— Passage —
::::

The French Revolution For Buildings
Urbanism as rediscovery
I am a conservative urbanist because 20th century urban planning, reaching its culmination in urban renewal, was the French Revolution for buildings. I mean that literally. What we did to our historic cities in the 20th century, and the way we reoriented the way we built places, was, in every sense of the word, a revolution.
It’s a curious thing that those opposed to this new revolutionary status quo are the ones viewed as radicals. When I was a kid, and didn’t know much about any of this stuff, I remember seeing the terms Smart Growth or even occasionally New Urbanism derided as commie plots. Not liking cars, advocating for bicycles, wanting decent public transit—these issues tend to reside on the American political left, which makes it easy to lazily caricature them as communist-adjacent. Car-oriented suburbia became the “normal,” the status quo, very quickly, in just a few decades.
Because these urbanist issues reside on the left, they often get bound up with other left-wing issues (or other issues which have ended up on the left, like concern about climate change), which furthers the impression that they’re “leftist issues” and therefore weird or radical ones.
Perhaps it is true that, by the middle of the 20th century when urban renewal began in earnest, Americans broadly wanted something new: suburban homes, space for their cars, self-serve box retail with air conditioning and free parking. It would indeed have been difficult to slowly retrofit cities for modern conveniences without demolishing large parts of them. There were still buildings in very poor areas of cities that didn’t have indoor plumbing. And the nation had a housing crisis, which—ironically—was the reason for building new suburbs which later became the poster children for NIMBYism, making it harder to solve the current housing crisis.
Given that we rarely talk about anybody other than Jane Jacobs when discussing the resistance to urban renewal or the master planning of Robert Moses and his ilk, it’s likely that defending the existing historic cities was a minority position (no pun intended, and of course it’s no laughing matter, but it was poor and minority neighborhoods which were most readily torn down or disinvested). In other words, despite the nature of what was being done, it would have looked and sounded as though “urbanism” was the domain of cranks and critics, not an old cultural normal being swept away.

::::

— Data extract —

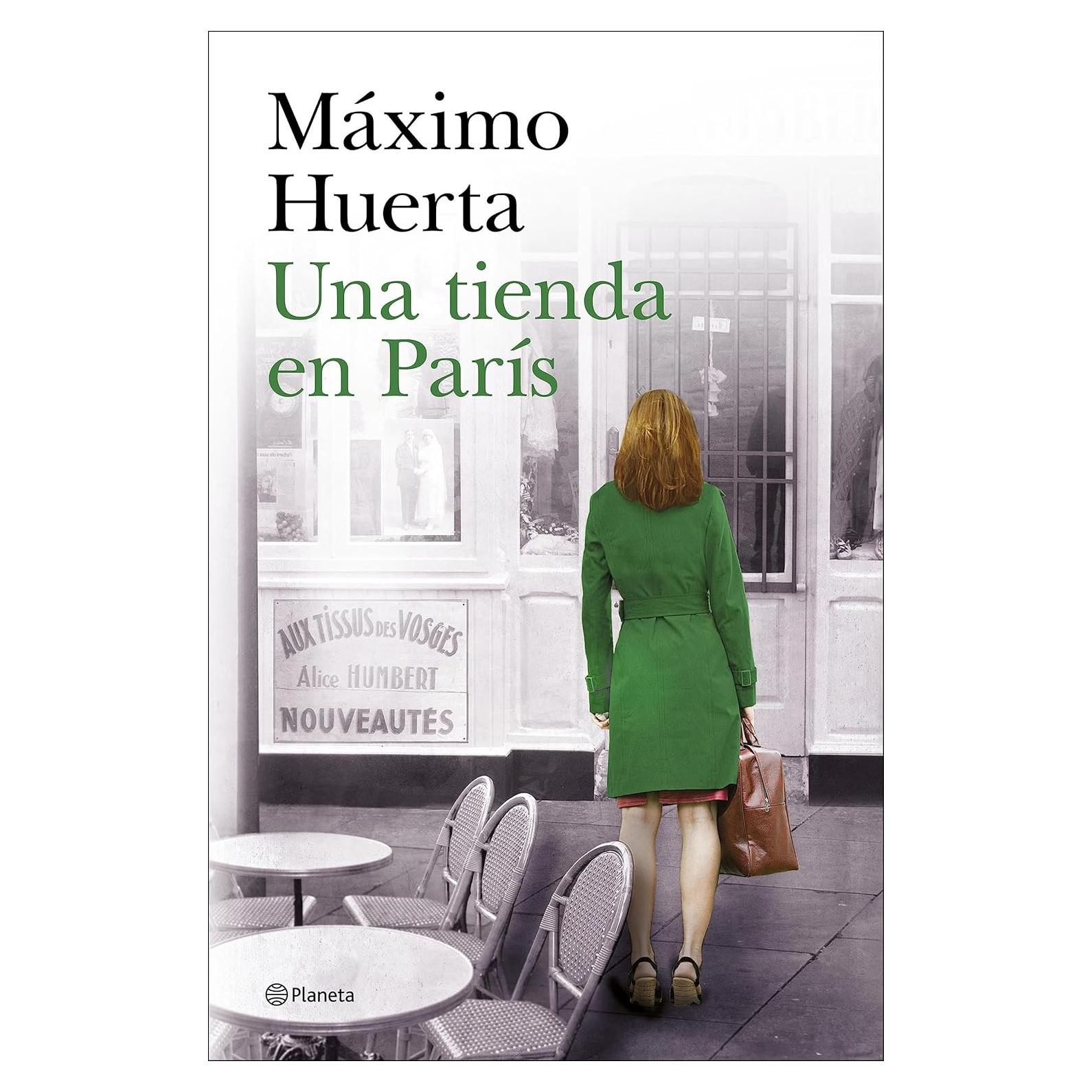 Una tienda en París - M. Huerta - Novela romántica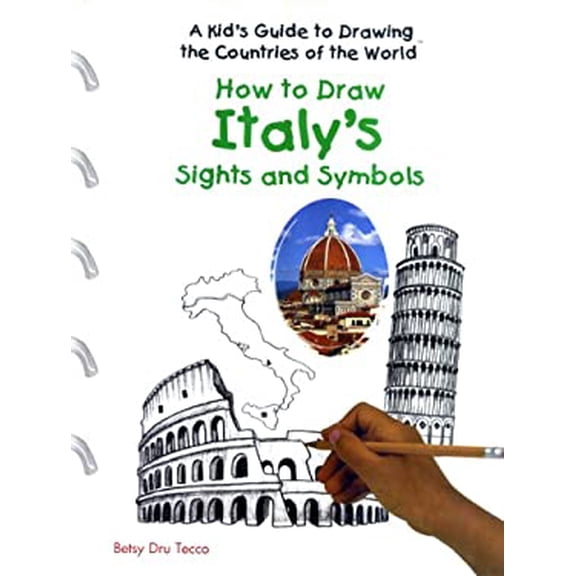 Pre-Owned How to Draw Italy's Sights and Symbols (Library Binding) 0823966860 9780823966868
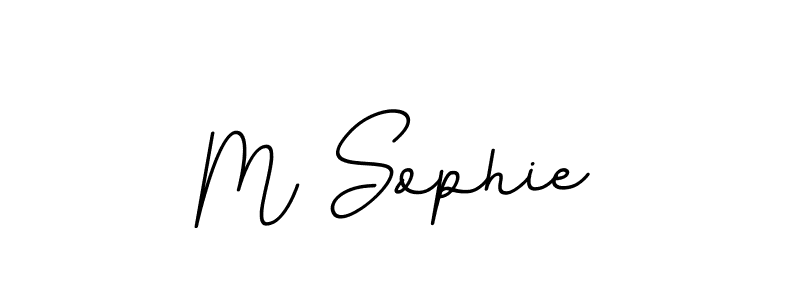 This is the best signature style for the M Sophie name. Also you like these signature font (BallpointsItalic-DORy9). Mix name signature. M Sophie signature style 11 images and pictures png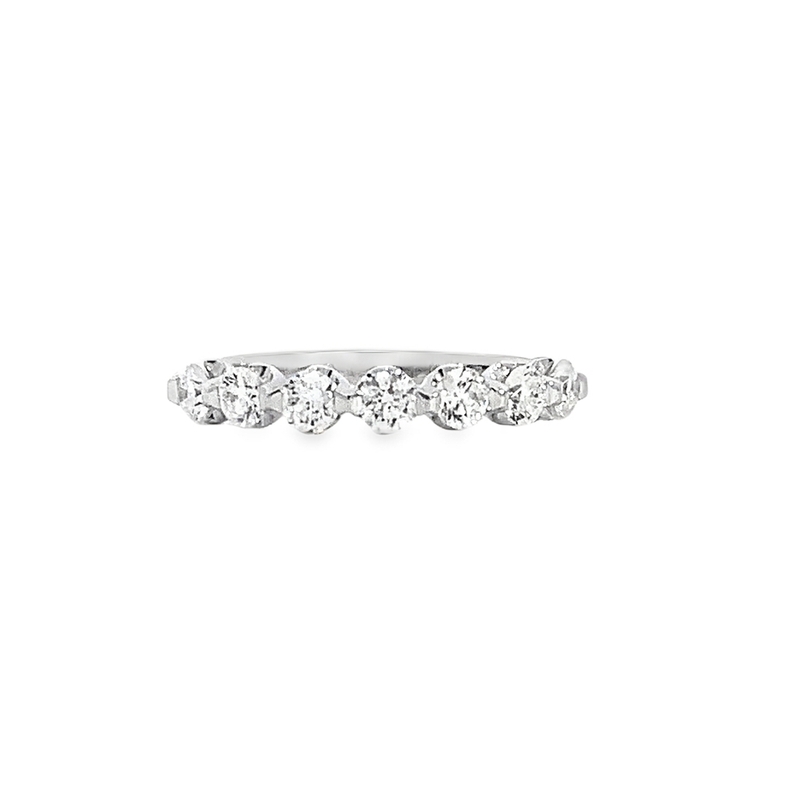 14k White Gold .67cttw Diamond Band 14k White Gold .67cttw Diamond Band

::::

— Task to carry out —
Reproduce the urban renewal essay between "It’s a curious" and "a few decades.", inclusive.

— Answer to the exercise —
It’s a curious thing that those opposed to this new revolutionary status quo are the ones viewed as radicals. When I was a kid, and didn’t know much about any of this stuff, I remember seeing the terms Smart Growth or even occasionally New Urbanism derided as commie plots. Not liking cars, advocating for bicycles, wanting decent public transit—these issues tend to reside on the American political left, which makes it easy to lazily caricature them as communist-adjacent. Car-oriented suburbia became the “normal,” the status quo, very quickly, in just a few decades.